Opinião

Direito e ciência do direito na obra de Hans Kelsen

Autores

  • Bernardo Strobel Guimarães

    é doutor e mestre em Direito do Estado pela USP professor adjunto de Direito Administrativo da PUC-PR professor substituto de Direito Econômico da UFPR e advogado.

  • Luis Henrique Braga Madalena

    é doutor em Filosofia e Teoria do Direito pela Uerj mestre em Direito Público pela Unisinos vice-diretor Financeiro da Academia Brasileira de Direito Constitucional (ABDConst) e advogado.

  • Lucas Sipioni Furtado de Medeiros

    é mestrando em Direito pela Universidade Federal do Paraná (UFPR) e especialista em Direito Constitucional e em Teoria do Direito Dogmática Crítica e Hermenêutica pela Academia Brasileira de Direito Constitucional (ABDConst).

22 de maio de 2022, 17h21

Hans Kelsen talvez seja o maior exemplo de um autor que se tornou conhecido pelos motivos errados. Ao menos no Brasil, existe um abismo entre a teoria kelseniana e aquilo que se diz sobre ela. É claro que, como todo autor, Kelsen está sujeito a críticas. Acontece que muitas das vezes tais críticas recaem sobre um espantalho teórico, não sendo nenhum exagero afirmar que as ideias desse autor ainda precisam ser de fato conhecidas por grande parte da dogmática jurídica brasileira [1].

Não desconhecendo a vastidão da produção de Kelsen, o presente artigo se debruçará sobre um aspecto específico que ainda é muito mal compreendido: a diferença entre Direito e Ciência do Direito. Antes, porém, um esclarecimento: as análises que serão realizadas têm como referência a segunda edição da Teoria Pura do Direito, lançada em 1960, que se trata de uma edição modificada e substancialmente ampliada se comparada à primeira, de 1934. Dentre as ampliações, se destaca a inclusão de um capítulo oitavo relativo à decisão judicial e de um ensaio sobre o problema de justiça [2], em que Kelsen realiza uma série de críticas à doutrina do Direito Natural. Aliás, tema mais do que pertinente para outro texto específico.

■ Dados exibidos:
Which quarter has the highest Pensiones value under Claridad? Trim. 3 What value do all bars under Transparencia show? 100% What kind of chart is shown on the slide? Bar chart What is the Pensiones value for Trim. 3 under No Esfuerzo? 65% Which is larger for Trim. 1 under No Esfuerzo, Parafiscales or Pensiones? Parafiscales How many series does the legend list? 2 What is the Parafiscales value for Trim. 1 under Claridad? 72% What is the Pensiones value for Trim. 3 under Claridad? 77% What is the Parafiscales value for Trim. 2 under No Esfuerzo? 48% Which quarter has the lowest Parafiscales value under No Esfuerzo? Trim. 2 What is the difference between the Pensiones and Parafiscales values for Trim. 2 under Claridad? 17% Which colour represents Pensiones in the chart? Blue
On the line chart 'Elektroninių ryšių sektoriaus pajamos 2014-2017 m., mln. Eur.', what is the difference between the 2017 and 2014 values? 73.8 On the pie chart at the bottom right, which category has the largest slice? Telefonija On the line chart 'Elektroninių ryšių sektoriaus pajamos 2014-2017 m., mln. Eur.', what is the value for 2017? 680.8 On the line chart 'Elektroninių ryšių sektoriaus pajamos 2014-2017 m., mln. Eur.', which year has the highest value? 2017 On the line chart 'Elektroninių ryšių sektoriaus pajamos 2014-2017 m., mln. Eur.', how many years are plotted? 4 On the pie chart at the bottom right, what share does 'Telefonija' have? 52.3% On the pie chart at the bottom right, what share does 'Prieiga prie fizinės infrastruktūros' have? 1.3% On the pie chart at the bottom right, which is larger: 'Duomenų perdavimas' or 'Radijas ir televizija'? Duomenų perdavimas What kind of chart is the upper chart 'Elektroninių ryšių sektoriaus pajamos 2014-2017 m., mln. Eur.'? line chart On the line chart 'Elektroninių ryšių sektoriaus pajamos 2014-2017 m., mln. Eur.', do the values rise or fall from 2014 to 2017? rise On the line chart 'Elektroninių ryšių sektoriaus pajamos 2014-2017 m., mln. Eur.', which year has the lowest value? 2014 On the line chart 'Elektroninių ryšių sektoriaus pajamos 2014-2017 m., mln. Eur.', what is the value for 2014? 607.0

■ Solicitação A: Liste os nomes completos de todos os autores do artigo de opinião sobre Hans Kelsen.
■ Solicitação B: No artigo sobre Kelsen, reescreva o trecho que vai de "Direito e ciência do direito na" até "UFPR e advogado.", trocando "Direito Administrativo" por "Direito Tributário".

■ Resultado da tarefa A: Bernardo Strobel Guimarães; Luis Henrique Braga Madalena; Lucas Sipioni Furtado de Medeiros.

■ Resultado da tarefa B:
Direito e ciência do direito na obra de Hans Kelsen

Autores

  • Bernardo Strobel Guimarães

    é doutor e mestre em Direito do Estado pela USP professor adjunto de Direito Tributário da PUC-PR professor substituto de Direito Econômico da UFPR e advogado.